** BEGIN **

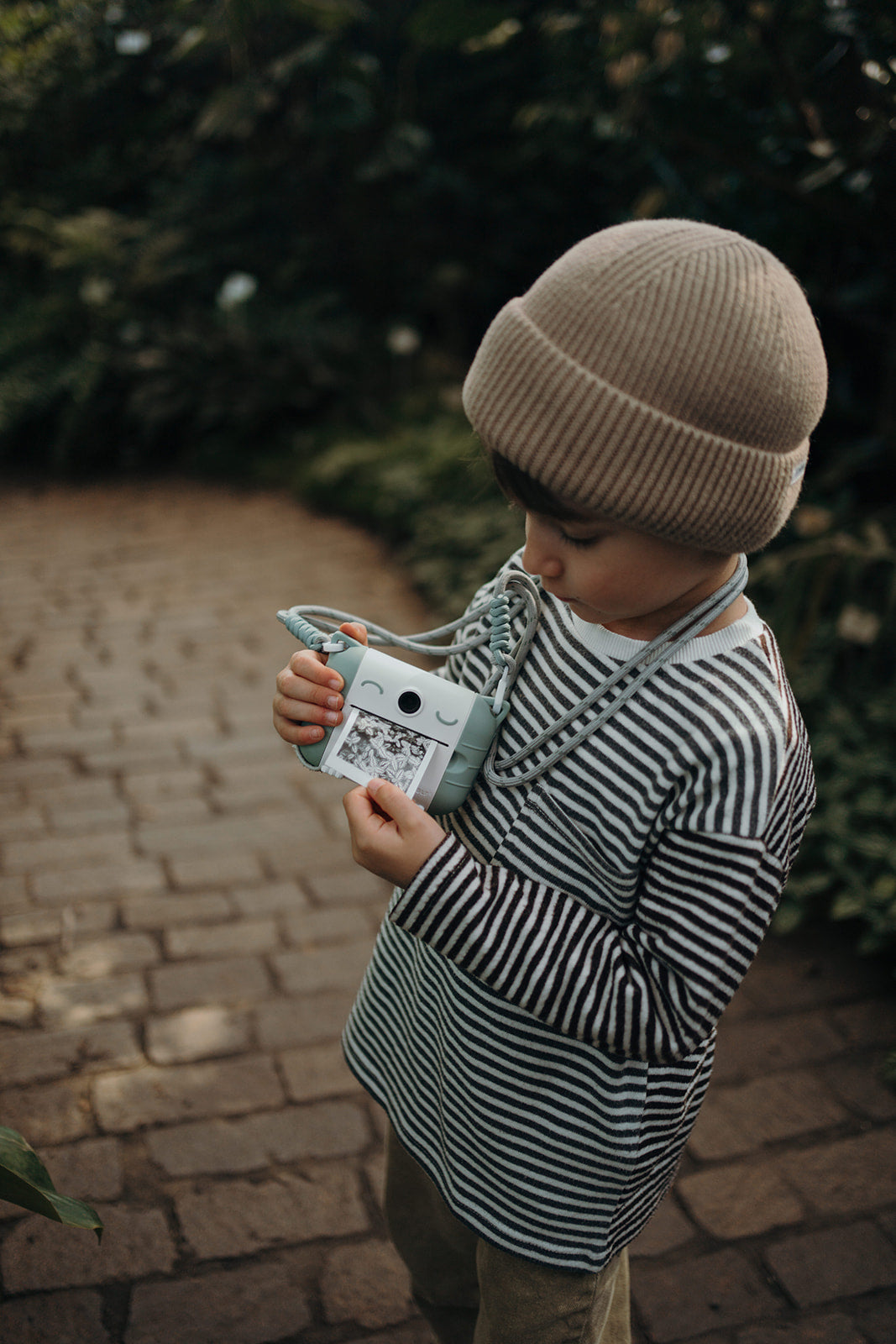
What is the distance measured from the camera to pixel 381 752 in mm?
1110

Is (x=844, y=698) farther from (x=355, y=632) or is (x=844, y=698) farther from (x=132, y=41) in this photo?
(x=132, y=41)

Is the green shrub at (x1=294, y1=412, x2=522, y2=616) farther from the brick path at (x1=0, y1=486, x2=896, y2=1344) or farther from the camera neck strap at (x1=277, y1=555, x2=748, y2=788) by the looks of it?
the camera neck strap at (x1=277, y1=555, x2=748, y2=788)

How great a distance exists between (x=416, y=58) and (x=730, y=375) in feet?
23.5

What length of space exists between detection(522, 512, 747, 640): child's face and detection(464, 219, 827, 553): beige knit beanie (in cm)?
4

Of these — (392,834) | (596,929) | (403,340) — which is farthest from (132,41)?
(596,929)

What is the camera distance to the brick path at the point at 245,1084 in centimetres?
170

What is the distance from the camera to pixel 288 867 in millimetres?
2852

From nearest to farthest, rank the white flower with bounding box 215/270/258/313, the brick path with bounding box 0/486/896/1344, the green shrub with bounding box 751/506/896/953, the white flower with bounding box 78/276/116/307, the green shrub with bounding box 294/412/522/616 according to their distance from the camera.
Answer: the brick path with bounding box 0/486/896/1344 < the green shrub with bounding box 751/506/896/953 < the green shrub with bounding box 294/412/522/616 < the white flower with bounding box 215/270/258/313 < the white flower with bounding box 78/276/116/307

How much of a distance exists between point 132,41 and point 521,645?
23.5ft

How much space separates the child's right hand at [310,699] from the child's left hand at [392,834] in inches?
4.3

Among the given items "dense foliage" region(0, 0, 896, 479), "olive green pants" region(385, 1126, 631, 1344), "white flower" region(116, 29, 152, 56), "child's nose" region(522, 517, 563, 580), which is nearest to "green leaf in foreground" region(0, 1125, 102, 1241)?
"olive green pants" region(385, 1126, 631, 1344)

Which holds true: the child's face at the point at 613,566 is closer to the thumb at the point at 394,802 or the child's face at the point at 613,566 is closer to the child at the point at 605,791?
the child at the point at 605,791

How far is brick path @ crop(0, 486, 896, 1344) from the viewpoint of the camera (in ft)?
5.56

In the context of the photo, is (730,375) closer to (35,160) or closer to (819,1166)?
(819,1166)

** END **

▶ [TASK TO COMPLETE] Repeat the entries exactly and keep the pictures out of the copy.

▶ [EXPECTED ANSWER]
What is the distance measured from the camera to pixel 381 752 in mm?
1110

Is (x=844, y=698) farther from (x=355, y=632) or is (x=844, y=698) farther from (x=132, y=41) in this photo?
(x=132, y=41)

Is the green shrub at (x1=294, y1=412, x2=522, y2=616) farther from the brick path at (x1=0, y1=486, x2=896, y2=1344) or farther from the camera neck strap at (x1=277, y1=555, x2=748, y2=788) by the looks of it?
the camera neck strap at (x1=277, y1=555, x2=748, y2=788)

How great a distance exists between (x=416, y=58) and (x=730, y=375) in feet?
23.5

What length of space exists between detection(522, 512, 747, 640): child's face and detection(464, 219, 827, 553): beige knit beanie (in cm)?
4

Of these — (392,834) | (596,929) | (403,340) — which is farthest from (132,41)?
(596,929)

What is the camera distance to the brick path at the point at 245,1084 in centimetres?
170

What is the distance from the camera to pixel 288 867 in millimetres?
2852

From nearest to farthest, rank the white flower with bounding box 215/270/258/313, the brick path with bounding box 0/486/896/1344, the green shrub with bounding box 751/506/896/953, the white flower with bounding box 78/276/116/307, the green shrub with bounding box 294/412/522/616 according to their distance from the camera.
Answer: the brick path with bounding box 0/486/896/1344 < the green shrub with bounding box 751/506/896/953 < the green shrub with bounding box 294/412/522/616 < the white flower with bounding box 215/270/258/313 < the white flower with bounding box 78/276/116/307

How much of a distance exists between point 132,41 and point 521,645?
23.5ft

How much space separates the child's right hand at [310,699] from the child's left hand at [392,834] in inches?
4.3

Among the given items "dense foliage" region(0, 0, 896, 479), "olive green pants" region(385, 1126, 631, 1344), "white flower" region(116, 29, 152, 56), "child's nose" region(522, 517, 563, 580), which is nearest to "green leaf in foreground" region(0, 1125, 102, 1241)?
"olive green pants" region(385, 1126, 631, 1344)

Which holds true: the child's face at the point at 613,566 is closer to the thumb at the point at 394,802 or the child's face at the point at 613,566 is closer to the child at the point at 605,791?
the child at the point at 605,791

How far is brick path @ crop(0, 486, 896, 1344) from the viewpoint of the camera (in ft)?
5.56

In the context of the photo, is (730,375) closer to (35,160) or closer to (819,1166)?
(819,1166)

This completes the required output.